DATA TO EXAMINE |

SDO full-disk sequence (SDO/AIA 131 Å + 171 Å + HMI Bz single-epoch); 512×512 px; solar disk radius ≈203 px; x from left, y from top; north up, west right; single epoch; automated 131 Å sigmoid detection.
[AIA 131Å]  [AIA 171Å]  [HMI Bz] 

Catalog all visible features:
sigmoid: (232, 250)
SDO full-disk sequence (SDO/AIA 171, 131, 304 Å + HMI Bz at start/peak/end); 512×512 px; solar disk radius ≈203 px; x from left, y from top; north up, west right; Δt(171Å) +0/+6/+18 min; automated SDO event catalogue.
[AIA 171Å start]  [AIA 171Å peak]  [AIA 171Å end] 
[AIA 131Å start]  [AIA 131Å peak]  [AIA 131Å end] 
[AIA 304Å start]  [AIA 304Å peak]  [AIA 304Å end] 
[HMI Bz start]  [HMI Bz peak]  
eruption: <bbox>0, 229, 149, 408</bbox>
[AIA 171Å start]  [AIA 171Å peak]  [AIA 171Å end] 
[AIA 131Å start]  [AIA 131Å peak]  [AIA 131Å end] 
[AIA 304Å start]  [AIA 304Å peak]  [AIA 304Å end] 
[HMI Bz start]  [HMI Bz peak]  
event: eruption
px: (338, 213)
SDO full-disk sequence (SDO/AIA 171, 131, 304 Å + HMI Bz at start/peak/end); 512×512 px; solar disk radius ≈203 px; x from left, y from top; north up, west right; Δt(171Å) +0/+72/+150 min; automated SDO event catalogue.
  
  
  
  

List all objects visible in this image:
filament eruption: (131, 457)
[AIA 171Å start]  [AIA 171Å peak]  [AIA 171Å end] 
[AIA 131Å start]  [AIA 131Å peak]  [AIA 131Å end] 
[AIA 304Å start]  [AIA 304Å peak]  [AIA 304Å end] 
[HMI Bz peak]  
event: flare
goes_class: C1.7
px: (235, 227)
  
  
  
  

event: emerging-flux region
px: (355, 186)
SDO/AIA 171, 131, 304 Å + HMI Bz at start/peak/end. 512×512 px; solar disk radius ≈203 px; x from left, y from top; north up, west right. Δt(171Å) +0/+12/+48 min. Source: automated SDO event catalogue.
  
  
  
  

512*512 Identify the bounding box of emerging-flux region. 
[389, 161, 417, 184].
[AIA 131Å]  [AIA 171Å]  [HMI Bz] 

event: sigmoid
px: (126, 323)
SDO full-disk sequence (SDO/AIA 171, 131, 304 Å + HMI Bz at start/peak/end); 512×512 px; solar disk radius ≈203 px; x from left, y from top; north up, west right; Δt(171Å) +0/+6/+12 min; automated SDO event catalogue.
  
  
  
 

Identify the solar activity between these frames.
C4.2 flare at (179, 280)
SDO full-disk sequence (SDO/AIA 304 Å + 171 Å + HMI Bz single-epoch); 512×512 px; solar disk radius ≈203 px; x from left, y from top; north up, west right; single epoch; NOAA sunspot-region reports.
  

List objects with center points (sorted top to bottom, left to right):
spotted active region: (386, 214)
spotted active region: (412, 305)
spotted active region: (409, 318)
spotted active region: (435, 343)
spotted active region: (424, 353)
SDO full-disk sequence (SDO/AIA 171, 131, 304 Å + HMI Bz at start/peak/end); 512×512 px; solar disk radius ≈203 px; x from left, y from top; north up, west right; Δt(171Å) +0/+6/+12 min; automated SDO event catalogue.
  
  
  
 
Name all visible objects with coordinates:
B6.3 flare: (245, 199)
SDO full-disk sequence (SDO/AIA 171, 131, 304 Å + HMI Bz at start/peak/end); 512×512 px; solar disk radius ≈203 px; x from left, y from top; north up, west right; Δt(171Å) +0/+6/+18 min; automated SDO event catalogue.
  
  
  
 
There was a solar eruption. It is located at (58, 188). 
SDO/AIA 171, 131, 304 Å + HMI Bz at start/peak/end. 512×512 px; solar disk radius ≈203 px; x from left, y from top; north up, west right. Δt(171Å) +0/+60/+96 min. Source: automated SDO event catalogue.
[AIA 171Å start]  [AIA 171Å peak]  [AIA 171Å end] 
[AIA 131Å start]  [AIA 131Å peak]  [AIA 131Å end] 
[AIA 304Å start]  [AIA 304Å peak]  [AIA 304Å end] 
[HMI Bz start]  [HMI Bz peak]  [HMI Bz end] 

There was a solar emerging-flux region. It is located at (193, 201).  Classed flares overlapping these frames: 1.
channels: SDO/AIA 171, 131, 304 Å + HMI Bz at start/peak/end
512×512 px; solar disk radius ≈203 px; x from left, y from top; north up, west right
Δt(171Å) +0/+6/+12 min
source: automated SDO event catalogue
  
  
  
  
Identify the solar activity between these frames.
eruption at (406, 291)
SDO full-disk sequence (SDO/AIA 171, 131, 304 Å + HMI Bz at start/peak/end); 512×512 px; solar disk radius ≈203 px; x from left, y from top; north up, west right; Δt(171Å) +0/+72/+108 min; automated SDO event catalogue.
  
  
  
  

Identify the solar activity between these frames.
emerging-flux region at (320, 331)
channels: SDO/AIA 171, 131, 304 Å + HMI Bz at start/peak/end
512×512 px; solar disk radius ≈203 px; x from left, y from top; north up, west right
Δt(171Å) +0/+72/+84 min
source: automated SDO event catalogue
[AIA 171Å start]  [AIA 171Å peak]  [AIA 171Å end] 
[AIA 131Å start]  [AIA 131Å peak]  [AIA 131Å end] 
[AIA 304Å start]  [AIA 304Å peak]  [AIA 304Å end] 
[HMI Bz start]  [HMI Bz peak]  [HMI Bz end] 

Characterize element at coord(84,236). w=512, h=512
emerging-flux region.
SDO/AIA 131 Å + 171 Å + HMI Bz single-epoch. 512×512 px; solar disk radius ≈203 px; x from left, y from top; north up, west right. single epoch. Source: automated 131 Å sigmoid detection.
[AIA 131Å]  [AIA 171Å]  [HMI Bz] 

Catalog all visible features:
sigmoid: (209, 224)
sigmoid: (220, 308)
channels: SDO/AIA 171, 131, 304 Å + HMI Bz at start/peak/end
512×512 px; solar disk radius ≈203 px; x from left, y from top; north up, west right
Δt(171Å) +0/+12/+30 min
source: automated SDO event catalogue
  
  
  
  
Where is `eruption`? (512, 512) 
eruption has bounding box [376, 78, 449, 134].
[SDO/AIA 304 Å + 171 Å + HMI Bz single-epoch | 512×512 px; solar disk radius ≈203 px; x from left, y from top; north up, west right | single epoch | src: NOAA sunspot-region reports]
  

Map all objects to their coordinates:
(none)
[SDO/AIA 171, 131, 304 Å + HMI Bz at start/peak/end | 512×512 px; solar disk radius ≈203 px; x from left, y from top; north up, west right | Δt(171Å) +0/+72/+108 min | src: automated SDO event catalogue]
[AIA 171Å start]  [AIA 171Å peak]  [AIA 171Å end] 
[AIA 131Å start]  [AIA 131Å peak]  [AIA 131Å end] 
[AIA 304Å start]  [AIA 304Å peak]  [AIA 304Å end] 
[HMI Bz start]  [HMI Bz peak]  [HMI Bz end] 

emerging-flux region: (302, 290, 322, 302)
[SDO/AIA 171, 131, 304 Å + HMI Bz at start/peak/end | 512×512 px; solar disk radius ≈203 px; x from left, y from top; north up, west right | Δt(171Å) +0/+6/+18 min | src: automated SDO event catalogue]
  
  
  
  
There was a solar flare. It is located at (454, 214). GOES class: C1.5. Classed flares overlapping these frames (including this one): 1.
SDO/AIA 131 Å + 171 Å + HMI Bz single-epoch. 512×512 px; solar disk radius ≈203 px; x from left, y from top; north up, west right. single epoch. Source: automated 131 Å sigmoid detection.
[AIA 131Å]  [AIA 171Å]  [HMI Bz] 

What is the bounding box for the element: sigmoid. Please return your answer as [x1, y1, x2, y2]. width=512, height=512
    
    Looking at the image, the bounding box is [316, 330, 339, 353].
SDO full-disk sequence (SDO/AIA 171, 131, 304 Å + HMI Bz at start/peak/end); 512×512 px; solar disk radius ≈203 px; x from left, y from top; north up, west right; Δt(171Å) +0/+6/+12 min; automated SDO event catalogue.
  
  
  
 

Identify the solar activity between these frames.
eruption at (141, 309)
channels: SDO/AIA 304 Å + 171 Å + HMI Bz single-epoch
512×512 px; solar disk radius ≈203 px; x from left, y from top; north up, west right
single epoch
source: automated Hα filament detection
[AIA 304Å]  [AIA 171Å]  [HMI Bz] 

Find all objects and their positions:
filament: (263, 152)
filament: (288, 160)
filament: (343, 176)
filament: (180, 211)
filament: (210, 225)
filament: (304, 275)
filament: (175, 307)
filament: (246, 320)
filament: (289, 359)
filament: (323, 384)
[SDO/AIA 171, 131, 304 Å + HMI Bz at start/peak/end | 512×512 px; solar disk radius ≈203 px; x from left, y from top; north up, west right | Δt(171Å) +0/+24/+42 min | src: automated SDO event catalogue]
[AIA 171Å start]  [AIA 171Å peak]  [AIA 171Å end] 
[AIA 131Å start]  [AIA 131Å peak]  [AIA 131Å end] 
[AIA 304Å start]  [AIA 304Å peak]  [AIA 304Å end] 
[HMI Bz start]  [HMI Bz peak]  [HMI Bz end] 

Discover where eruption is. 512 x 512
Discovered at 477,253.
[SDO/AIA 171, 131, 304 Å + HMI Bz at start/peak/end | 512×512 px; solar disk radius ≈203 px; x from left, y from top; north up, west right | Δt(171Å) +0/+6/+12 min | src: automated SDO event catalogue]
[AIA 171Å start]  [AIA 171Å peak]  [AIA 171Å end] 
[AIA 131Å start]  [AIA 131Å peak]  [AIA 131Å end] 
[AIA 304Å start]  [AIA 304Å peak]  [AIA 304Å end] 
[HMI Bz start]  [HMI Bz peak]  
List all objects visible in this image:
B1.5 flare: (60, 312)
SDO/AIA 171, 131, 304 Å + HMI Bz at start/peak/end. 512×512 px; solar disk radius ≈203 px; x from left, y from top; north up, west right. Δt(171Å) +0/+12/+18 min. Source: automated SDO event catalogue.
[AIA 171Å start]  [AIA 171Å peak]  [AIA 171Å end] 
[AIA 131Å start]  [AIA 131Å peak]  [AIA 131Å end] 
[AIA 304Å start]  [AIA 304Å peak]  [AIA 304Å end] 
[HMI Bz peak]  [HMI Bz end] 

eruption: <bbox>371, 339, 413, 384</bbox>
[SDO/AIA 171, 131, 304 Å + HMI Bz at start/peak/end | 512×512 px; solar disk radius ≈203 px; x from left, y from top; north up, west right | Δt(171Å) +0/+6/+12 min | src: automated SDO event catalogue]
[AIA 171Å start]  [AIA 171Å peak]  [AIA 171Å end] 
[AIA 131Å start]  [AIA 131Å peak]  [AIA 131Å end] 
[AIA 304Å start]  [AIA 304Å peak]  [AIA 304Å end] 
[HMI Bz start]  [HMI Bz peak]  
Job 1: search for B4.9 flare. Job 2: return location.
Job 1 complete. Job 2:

TASK TO CARRY OUT |
From the material above, gather all lines that include the string "overlapping" and copy them.

SOLUTION FOR THIS EXERCISE |
There was a solar emerging-flux region. It is located at (193, 201).  Classed flares overlapping these frames: 1.
There was a solar flare. It is located at (454, 214). GOES class: C1.5. Classed flares overlapping these frames (including this one): 1.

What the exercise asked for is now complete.